May 12, 2012 – The police are limited in their powers to access an accused person’s password protected computer when the police obtain the password in violation of a suspect’s rights under section 9 and 10(b) of the Charter of Rights and Freedoms. In R. v. Stemberger,  O.J. No. 221, January 23, 2012, the police obtained a warrant to search the residence of Mr. Stemberger. The police suspected that somebody in Mr. Stemberger’s residence, where he lived with his parents and twin brother, had accessed child pornography. Upon initiation of a search warrant, which they were given the power to seize computers they suspected of containing child pornography, the police spent an excessive amount of time detaining Mr. Stemberger and his parents in the Stembergers’ home. During the detention, the police questioned Mr. Stemberger about the password to his computer. Mr. Stemberger gave police the password to his computer and the police then proceeded to search the contents of Mr. Stemberger’s computer hard-drive, discovering 70 child pornography images.
Section 9 of the Charter states that “Everyone has the right not to be arbitrarily detained or imprisoned.” Section 10(b) states that “Everyone has the right on arrest or detention to retain and instruct counsel without delay and to be informed of that right.” The Crown in this case conceded that Mr. Stemberger’s Charter rights had been violated and the statement that he made to police when he gave them his password should be excluded. However the Crown contested that the child pornography images should not be excluded because the police had a warrant to seize computers they suspected of containing child pornography images.

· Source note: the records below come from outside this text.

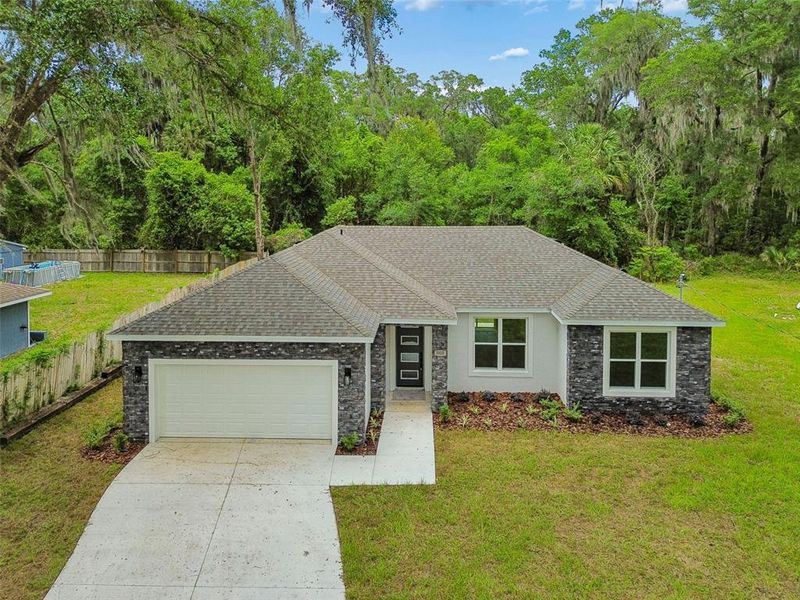Front exterior of a new home in , Deland, FL, highlighting curb appeal (Image 25).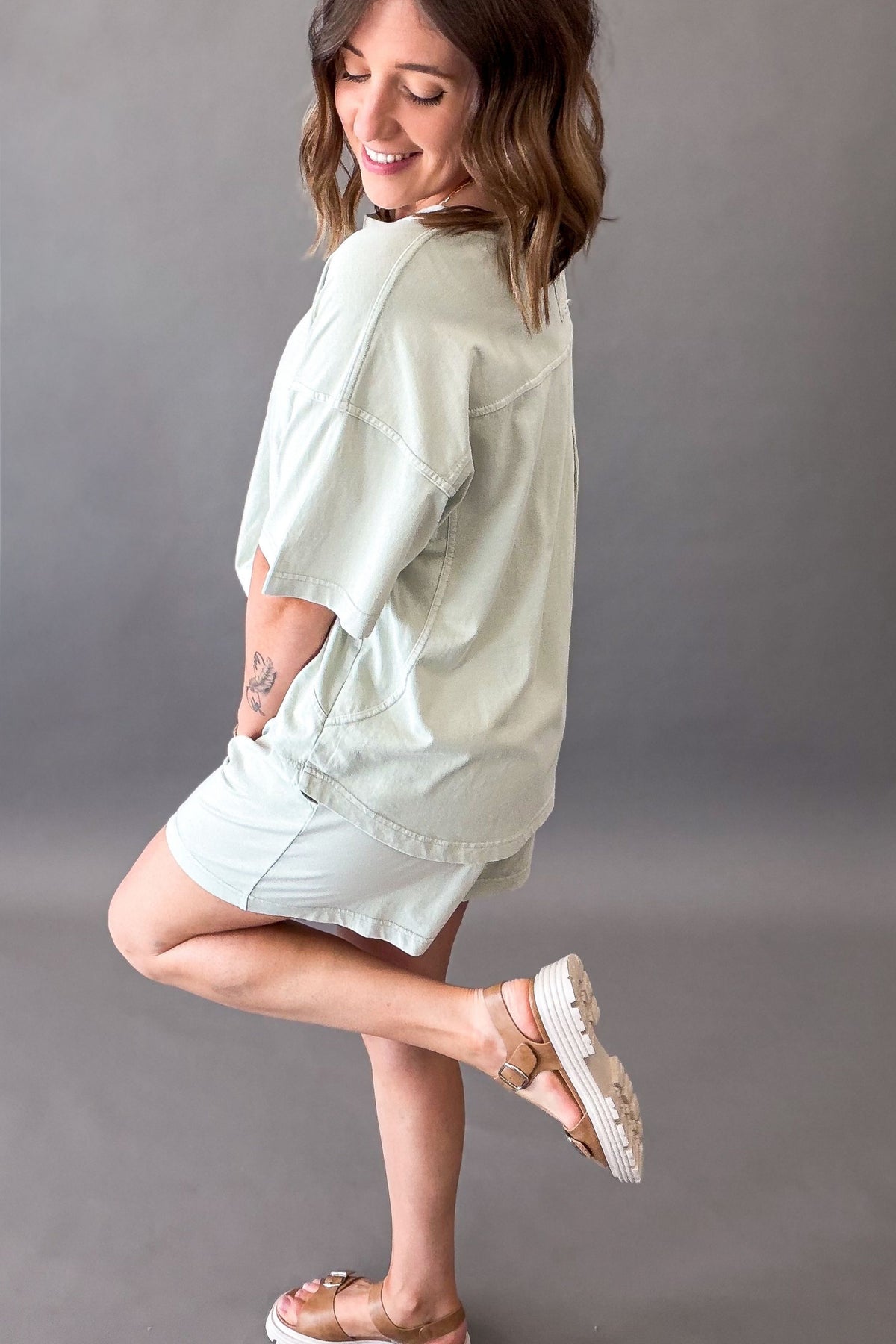 woman wearing a soft mint oversized t-shirt and shorts showing side and back details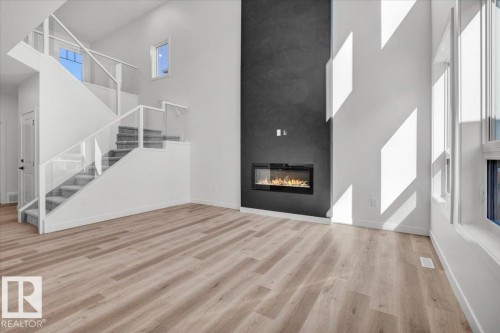 1154 Gyrfalcon Crescent, Edmonton, AB - Indoor With Fireplace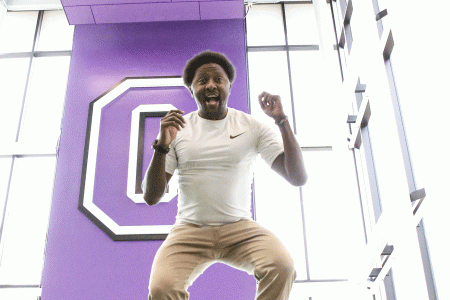 Lewis Kanyiba is jumping, he is completely in the air. The background is a purple sign and the cornell C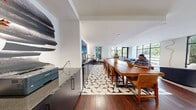 This contemporary 580 square foot space in Bethesda, MD, showcases an open-concept design that maximizes functionality and aesthetics. The single-floor layout seamlessly blends living and dining areas, creating a spacious feel despite its compact size. Floor-to-ceiling windows dominate the exterior walls, flooding the interior with natural light and offering views of the surrounding greenery.

The space features rich hardwood flooring throughout, providing warmth and continuity. The living area is furnished with a mix of modern pieces, including a plush blue sofa and elegant armchairs in neutral tones. A geometric area rug anchors the seating arrangement, adding visual interest to the space.

The dining area boasts a substantial wooden table with seating for six, perfect for entertaining or casual meals. Adjacent to this is a sleek kitchenette with dark cabinetry and state-of-the-art appliances. A striking textured accent wall behind the kitchen area adds depth and character.

Recessed lighting and strategically placed fixtures contribute to the bright, airy ambiance. The decor is minimalist yet thoughtful, with carefully chosen artwork and accessories that complement the overall modern aesthetic. This versatile space efficiently combines style and practicality, ideal for urban living or as a multifunctional area in a larger property.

The court did not agree with the Crown. The Court stated that the search of Mr. Stemberger’s computer “was conducted in an unreasonable manner and in flagrant disregard of his rights.” The court went on to state that Mr. Stemberger’s right to counsel and his right not to be arbitrarily detained was “wilfully and brazenly violated” by the investigating officer. Mr. Stemberger “was also detained unlawfully beyond the initial period required in order to facilitate that questioning. During that questioning, the police obtained his password. The officers believed that a password protected computer could defeat their ability to search the computer so they violated his rights, obtained his password and found evidence therein which they intend to use to prosecute him.”
This case illustrates the importance of a person’s rights under the Charter, especially in the context of a police investigation involving arbitrary detention and the right to instruct counsel. The Charter protected Mr. Stemberger, who essentially incriminated himself without first obtaining advice from counsel not to do so before he was placed under arrest, but while he was arbitrarily detained by police. The police in this case had an opportunity to seize Mr. Stemberger’s computer and conduct a search at the station. However they chose to violate Mr. Stemberger’s Charter rights in order to obtain the evidence they believed they would find.